- **What you need to do**
Reproduce word for word the part of the audio source separation post from "Have you ever" to "let's get started!".

- **Quoted passage**
Audio Source Separation. Unleashing the Power of Non-Negative Matrix Factorization: A Python Implementation.

Audio Source Separation. Unleashing the Power of Non-Negative Matrix Factorization: A Python Implementation.
Credits: https://wallpaper.dog/digital-art

Have you ever listened to a song and wondered how it's possible to extract individual instruments and vocals from it? Audio source separation is a challenging task that has gained much attention in recent years. It involves separating different sound sources from a mixed audio signal. There are various techniques for audio source separation, but one of the most popular methods is Non-negative matrix factorization (NMF). In this blog post, we will explore how NMF can be used for audio source separation and delve into its underlying mathematical principles. We will also discuss real-life examples and use cases of how NMF is used to extract individual sources from mixed audio signals. So, let's get started!

- **Entries provided**
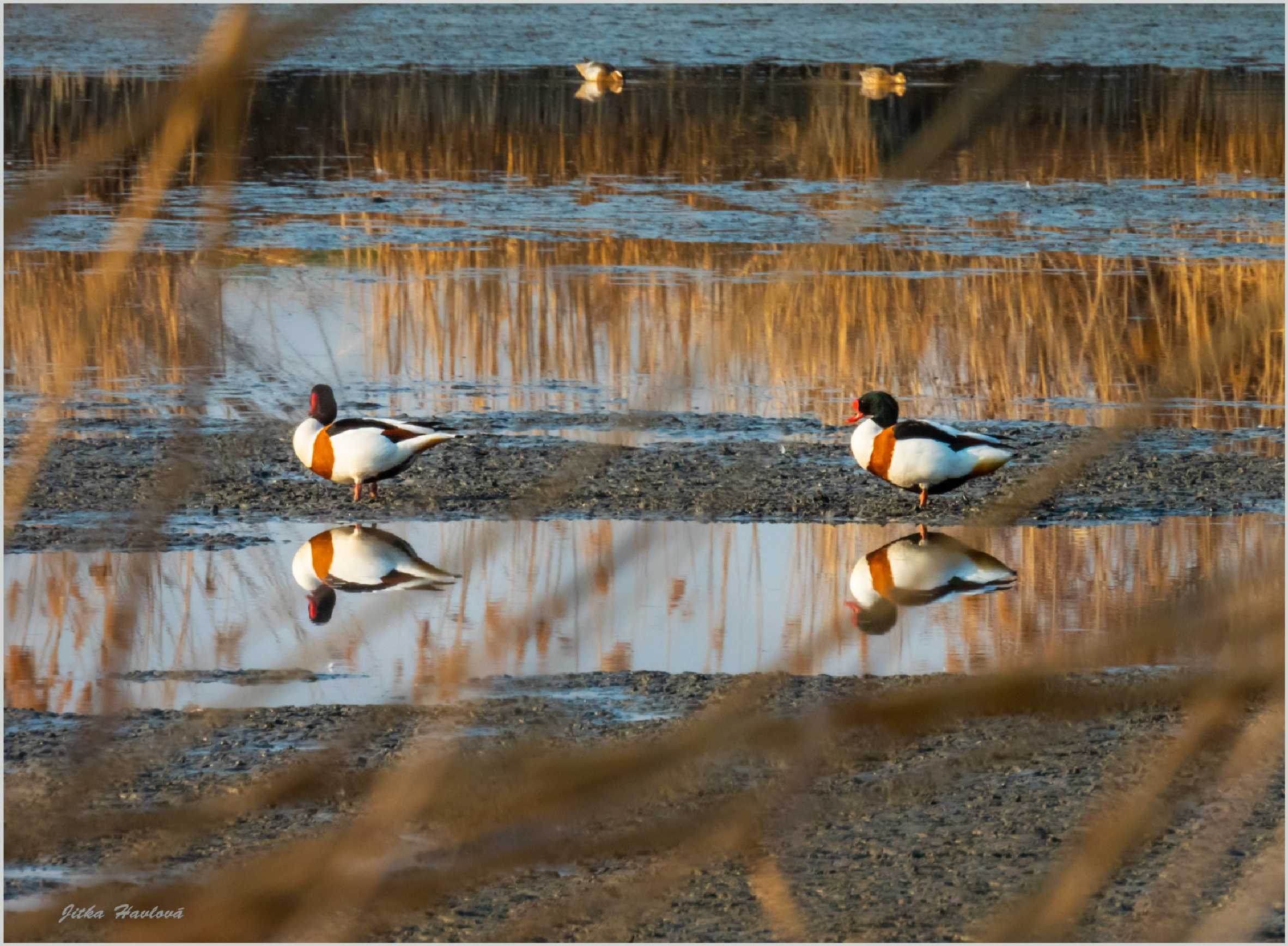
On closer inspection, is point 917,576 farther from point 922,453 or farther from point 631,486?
point 631,486

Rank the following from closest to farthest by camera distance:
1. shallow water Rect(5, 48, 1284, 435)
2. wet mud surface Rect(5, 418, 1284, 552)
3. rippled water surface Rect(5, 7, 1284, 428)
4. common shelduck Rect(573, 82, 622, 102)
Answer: wet mud surface Rect(5, 418, 1284, 552)
rippled water surface Rect(5, 7, 1284, 428)
shallow water Rect(5, 48, 1284, 435)
common shelduck Rect(573, 82, 622, 102)

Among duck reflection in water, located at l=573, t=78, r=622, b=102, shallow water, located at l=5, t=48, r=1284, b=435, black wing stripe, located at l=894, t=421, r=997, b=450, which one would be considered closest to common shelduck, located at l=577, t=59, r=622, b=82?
duck reflection in water, located at l=573, t=78, r=622, b=102

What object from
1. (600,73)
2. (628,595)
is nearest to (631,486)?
(628,595)

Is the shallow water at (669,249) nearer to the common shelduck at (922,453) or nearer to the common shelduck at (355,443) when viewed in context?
the common shelduck at (355,443)

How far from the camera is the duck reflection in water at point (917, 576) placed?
6.83m

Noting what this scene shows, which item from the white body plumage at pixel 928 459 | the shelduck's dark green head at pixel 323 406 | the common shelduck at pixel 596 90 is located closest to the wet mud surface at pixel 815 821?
the white body plumage at pixel 928 459

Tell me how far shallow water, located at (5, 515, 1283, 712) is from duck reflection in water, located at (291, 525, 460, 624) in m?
0.01

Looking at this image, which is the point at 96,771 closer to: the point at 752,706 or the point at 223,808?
the point at 223,808

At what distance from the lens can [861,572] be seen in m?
7.31

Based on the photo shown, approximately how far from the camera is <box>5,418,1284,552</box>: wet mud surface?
804 centimetres

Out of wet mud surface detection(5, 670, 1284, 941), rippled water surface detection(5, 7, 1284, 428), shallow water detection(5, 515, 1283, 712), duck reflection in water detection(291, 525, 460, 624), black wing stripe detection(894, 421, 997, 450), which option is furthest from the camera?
rippled water surface detection(5, 7, 1284, 428)

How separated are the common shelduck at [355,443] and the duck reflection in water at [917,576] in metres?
1.93

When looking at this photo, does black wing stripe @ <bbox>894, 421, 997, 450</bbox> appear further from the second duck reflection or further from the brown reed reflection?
the brown reed reflection

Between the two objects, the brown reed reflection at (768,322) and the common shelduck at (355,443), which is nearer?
the common shelduck at (355,443)
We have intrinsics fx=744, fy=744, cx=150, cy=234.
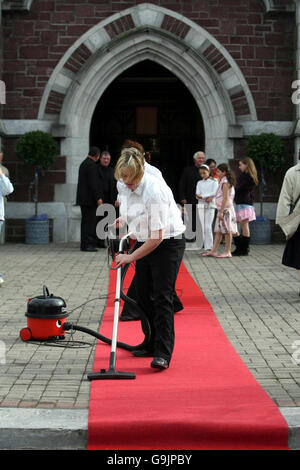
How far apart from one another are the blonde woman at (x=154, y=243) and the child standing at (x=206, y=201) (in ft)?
24.1

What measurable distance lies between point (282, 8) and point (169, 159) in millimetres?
5213

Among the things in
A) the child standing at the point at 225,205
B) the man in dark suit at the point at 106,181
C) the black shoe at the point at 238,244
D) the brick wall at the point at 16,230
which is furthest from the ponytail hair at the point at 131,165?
the brick wall at the point at 16,230

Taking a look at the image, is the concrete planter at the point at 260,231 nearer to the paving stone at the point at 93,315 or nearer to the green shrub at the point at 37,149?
the paving stone at the point at 93,315

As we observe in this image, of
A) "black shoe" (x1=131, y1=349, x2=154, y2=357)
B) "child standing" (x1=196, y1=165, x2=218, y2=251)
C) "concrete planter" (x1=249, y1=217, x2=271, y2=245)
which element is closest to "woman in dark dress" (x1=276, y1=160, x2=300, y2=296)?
"black shoe" (x1=131, y1=349, x2=154, y2=357)

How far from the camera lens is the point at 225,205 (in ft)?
39.4

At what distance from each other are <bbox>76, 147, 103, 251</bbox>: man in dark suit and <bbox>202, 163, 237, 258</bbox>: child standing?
223 cm

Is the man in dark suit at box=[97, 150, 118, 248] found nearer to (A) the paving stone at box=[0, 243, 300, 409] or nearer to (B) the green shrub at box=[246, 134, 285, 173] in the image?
(A) the paving stone at box=[0, 243, 300, 409]

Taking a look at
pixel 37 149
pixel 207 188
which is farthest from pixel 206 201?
pixel 37 149

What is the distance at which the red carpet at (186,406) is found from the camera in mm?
3879

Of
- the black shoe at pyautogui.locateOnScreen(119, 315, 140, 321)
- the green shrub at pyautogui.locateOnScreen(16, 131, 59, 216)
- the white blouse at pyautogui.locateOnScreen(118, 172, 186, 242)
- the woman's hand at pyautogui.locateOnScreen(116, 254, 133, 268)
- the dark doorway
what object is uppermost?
the dark doorway

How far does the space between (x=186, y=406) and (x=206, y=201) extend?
878cm

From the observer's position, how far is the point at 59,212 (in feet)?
49.0

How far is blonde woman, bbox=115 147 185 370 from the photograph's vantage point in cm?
493

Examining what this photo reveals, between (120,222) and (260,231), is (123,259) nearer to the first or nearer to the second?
(120,222)
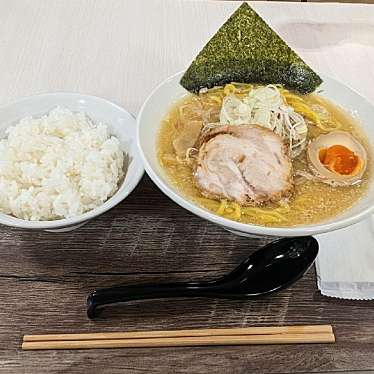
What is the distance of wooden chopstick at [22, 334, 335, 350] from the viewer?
1097 mm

- **Correct response**
Have you ever listened to a song and wondered how it's possible to extract individual instruments and vocals from it? Audio source separation is a challenging task that has gained much attention in recent years. It involves separating different sound sources from a mixed audio signal. There are various techniques for audio source separation, but one of the most popular methods is Non-negative matrix factorization (NMF). In this blog post, we will explore how NMF can be used for audio source separation and delve into its underlying mathematical principles. We will also discuss real-life examples and use cases of how NMF is used to extract individual sources from mixed audio signals. So, let's get started!